* START Supplied passage *
Students from ASUO president to International Student Union director are paid for their work, but until now there hasn’t been a solid system to determine how much money they should receive.
Positions within ASUO-recognized student groups generally receive monthly stipends. A new stipend model will evaluate positions based on degree of authority and time spent working each week. Student positions are paid through the incidental fee.
“We really wanted to come up with a system, even if it just continued what we already had,” Student Finance Senator Helen Stocklin-Enright said.
The Programs Finance Committee currently determines stipend amounts, but PFC doesn’t have a fixed structure on which to base its decisions. As a result, consistency in stipend pay didn’t appear to exist.
“I think there was too much discrepancy between a lot of the people who held the same position,” Student Senator Shantell Rice said.
Both Rice and Stocklin-Enright were members of this year’s PFC.
Because amounts spanned a large range, it was difficult for the PFC to decide how much a new position should receive.
* END Supplied passage *
▸ **Aim A**:
Count the lines in the rows that contain the string "hillside", with case mattering, and give only the number.
▸ **Aim B**:
Please carry on the stipend article, starting right after its last sentence.
The stipend article and the rows that come next are unrelated material.
* START Input rows *
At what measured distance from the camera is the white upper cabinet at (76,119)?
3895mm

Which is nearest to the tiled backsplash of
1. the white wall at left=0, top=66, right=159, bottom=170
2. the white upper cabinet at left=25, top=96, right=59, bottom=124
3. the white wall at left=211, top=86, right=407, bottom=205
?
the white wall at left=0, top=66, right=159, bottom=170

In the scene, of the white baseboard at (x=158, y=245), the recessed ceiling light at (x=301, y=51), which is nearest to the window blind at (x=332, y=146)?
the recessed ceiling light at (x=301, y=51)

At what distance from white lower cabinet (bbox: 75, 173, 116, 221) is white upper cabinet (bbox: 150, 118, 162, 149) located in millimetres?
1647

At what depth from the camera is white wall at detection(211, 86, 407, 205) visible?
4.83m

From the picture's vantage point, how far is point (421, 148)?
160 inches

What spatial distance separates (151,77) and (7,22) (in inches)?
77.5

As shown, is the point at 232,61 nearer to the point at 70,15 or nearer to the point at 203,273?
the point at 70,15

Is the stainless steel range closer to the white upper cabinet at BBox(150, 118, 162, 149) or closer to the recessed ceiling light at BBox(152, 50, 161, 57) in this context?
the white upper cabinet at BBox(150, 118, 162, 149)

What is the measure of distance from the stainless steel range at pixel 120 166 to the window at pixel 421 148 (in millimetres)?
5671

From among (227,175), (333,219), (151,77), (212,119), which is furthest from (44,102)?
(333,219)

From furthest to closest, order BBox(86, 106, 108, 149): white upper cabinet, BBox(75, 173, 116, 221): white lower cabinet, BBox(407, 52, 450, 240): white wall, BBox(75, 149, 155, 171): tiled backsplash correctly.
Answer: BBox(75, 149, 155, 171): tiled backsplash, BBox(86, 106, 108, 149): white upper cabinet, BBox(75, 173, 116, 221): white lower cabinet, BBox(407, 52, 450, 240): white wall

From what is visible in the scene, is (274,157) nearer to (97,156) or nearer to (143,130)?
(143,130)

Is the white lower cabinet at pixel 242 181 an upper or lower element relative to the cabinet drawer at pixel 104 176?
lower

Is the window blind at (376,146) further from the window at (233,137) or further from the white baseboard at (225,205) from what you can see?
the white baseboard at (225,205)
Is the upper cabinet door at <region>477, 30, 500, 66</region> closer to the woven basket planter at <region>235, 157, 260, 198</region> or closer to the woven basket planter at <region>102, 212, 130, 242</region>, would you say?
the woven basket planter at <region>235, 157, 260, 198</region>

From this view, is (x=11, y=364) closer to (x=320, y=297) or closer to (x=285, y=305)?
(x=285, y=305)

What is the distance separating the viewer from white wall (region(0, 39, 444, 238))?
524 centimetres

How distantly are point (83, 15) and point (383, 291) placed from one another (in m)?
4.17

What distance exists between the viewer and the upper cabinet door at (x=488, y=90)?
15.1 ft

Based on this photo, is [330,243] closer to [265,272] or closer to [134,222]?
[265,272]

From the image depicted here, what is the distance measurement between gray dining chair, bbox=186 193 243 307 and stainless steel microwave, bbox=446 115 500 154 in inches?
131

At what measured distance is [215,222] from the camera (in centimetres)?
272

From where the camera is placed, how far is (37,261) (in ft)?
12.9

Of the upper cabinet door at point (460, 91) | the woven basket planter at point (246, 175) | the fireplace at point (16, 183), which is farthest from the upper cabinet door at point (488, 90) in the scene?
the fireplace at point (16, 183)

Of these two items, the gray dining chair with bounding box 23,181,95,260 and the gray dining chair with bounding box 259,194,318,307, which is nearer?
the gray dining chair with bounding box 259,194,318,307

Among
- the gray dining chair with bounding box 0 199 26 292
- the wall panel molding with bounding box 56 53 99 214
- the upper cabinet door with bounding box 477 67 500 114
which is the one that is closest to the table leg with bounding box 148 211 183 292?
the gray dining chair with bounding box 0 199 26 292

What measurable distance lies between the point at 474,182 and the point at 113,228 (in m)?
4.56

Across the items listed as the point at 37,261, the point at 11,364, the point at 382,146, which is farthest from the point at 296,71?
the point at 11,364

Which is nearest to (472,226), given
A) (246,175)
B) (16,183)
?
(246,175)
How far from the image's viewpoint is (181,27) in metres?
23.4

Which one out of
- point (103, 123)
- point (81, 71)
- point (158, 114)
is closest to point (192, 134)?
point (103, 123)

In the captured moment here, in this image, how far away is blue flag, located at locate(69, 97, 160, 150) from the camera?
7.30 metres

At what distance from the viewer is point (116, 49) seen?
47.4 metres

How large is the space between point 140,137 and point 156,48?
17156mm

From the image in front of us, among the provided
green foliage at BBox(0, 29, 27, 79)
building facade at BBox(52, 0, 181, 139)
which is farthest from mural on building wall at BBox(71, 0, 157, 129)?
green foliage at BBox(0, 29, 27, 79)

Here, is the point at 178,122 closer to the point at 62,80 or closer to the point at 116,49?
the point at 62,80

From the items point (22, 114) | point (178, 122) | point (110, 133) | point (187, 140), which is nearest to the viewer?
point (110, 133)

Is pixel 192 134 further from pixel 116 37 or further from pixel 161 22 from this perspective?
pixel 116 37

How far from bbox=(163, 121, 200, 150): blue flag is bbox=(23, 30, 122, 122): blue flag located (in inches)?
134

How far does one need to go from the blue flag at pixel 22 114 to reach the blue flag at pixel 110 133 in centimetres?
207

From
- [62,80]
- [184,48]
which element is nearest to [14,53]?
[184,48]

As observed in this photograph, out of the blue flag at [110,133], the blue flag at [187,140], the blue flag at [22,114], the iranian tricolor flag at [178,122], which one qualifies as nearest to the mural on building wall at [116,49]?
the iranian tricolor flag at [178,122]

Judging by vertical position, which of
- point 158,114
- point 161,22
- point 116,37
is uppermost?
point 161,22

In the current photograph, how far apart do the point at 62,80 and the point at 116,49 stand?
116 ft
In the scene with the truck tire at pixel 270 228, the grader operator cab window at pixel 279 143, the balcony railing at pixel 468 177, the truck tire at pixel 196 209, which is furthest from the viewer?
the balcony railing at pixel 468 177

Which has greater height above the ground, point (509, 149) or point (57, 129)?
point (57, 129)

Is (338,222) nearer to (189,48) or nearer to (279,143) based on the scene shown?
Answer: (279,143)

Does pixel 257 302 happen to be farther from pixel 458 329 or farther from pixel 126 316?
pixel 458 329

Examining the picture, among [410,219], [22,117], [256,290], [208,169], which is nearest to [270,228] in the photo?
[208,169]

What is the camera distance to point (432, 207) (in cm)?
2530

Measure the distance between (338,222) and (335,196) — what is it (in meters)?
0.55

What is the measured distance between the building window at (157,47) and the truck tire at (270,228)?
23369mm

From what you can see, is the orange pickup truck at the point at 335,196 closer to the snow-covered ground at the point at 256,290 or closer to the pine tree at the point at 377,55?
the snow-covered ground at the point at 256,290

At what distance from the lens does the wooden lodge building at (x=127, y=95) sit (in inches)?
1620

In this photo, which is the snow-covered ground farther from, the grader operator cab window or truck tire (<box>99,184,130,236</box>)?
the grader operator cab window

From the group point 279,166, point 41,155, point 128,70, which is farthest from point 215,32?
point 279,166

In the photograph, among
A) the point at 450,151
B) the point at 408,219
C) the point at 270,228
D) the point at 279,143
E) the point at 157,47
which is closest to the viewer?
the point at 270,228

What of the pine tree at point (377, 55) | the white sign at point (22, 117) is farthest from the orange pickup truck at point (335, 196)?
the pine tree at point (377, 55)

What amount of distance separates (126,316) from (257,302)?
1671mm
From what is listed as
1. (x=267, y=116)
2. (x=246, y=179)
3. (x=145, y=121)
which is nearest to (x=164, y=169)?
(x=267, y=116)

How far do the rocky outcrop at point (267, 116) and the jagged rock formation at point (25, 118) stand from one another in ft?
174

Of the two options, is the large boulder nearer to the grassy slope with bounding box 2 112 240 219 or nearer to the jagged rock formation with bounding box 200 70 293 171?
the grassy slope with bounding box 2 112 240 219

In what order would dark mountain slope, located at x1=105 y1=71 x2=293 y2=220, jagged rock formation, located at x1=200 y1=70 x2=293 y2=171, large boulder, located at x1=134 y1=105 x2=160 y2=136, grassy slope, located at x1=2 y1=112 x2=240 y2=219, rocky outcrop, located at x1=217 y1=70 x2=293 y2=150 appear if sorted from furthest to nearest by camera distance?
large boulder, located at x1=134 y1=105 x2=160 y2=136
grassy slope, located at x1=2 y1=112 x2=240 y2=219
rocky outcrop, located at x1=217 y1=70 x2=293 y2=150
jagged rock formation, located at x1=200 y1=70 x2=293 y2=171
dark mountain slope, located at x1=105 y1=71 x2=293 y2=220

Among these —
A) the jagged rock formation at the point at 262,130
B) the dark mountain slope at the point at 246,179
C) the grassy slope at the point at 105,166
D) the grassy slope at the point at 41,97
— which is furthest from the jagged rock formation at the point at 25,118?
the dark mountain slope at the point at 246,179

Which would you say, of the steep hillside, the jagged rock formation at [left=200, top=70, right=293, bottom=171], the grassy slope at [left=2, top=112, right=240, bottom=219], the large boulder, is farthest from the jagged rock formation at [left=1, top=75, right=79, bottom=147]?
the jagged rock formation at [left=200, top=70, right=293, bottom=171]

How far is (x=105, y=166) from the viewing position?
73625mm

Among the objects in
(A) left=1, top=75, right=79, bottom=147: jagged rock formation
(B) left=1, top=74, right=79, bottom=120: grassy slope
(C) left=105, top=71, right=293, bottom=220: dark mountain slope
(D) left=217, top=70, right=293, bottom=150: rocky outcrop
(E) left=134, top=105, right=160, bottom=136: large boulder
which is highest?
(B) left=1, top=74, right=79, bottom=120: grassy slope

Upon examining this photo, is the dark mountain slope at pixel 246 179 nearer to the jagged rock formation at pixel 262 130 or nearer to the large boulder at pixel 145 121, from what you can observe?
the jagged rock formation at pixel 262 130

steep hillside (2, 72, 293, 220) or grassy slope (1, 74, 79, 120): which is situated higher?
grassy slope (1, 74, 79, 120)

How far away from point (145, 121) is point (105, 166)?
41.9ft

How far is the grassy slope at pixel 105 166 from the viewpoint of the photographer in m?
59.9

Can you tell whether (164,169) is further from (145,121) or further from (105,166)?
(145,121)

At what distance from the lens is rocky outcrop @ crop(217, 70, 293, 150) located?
* END Input rows *
▸ **Answer A**:
2

▸ **Answer B**:
“There was just such a wide variety of pay,” ASUO Accounting Coordinator Jennifer Creighton-Neiwert said. “It was hard to figure out where to start someone. Where do you throw them in somewhere between $15 and $600? It’s pretty sporadic.”
Rice, Creighton-Neiwert and Stocklin-Enright presented three models to a review committee, which approved a multi-tier model focusing on hours worked per week and the amount of power a position carries with it.
“We based the three models off what the committee members wanted, what student group representatives saw as problems in the current model, and what we saw the need for,” Stocklin-Enright said.
Another idea the PFC is considering is tacking on an additional $10 a month for experience. This would apply to people who have worked for a specific student group for at least one year.
The model has yet to be officially presented to the student groups, but the PFC intends to do so in the fall. From that point, it will likely embark on a three-year implementation process that includes moving over to the new model bit by bit.
The new system will be tested winter term next year .
Over the next three years, the PFC will keep an eye on how the process is moving along and will change things as needed.
“I think the most difficult part will be actually implementing the [model],” Rice said. “The changes won’t be too drastic, but the student groups will certainly feel it. That’s why we’re going to gradually work it into the system so it won’t be such a shock.”
Staffers at the Multicultural Center said they disagree with its way of determining pay. They say their group functions communally, and there is no distinguishing between power levels. The new stipend model, they said, will force them to draw lines they don’t want to draw.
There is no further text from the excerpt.